● **What to produce**:
Retype the records below verbatim, beginning with the line that contains "What magnitude of" and ending with the line that contains "Answer: (638,193) → (545,169) → (244,68)", both included.
***** Data in this exercise
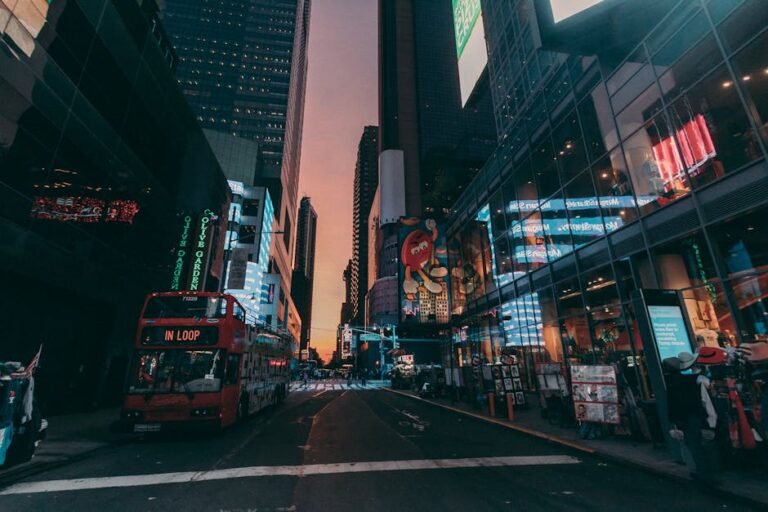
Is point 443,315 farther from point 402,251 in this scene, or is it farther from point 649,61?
point 649,61

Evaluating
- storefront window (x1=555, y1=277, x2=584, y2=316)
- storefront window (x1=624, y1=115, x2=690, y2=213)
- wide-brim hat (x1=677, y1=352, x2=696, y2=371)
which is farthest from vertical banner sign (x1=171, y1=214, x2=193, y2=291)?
storefront window (x1=624, y1=115, x2=690, y2=213)

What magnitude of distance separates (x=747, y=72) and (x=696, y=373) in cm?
918

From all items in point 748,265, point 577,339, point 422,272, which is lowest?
point 577,339

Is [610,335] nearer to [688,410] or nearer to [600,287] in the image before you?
[600,287]

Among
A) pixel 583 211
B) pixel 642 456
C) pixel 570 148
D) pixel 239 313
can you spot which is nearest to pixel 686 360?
pixel 642 456

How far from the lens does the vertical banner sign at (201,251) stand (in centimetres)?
2108

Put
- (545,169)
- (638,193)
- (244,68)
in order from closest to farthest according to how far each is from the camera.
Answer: (638,193) → (545,169) → (244,68)

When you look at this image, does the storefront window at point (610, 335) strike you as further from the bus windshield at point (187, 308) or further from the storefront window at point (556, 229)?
the bus windshield at point (187, 308)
**********
● **Written response**:
What magnitude of distance separates (x=747, y=72) and (x=696, y=373) in cm?
918

From all items in point 748,265, point 577,339, point 422,272, which is lowest?
point 577,339

Is [610,335] nearer to [688,410] or nearer to [600,287] in the image before you?
[600,287]

Among
A) pixel 583 211
B) pixel 642 456
C) pixel 570 148
D) pixel 239 313
can you spot which is nearest to pixel 686 360?
pixel 642 456

How far from the lens does the vertical banner sign at (201,251) stand (in centimetres)?
2108

Put
- (545,169)
- (638,193)
- (244,68)
in order from closest to farthest according to how far each is from the camera.
Answer: (638,193) → (545,169) → (244,68)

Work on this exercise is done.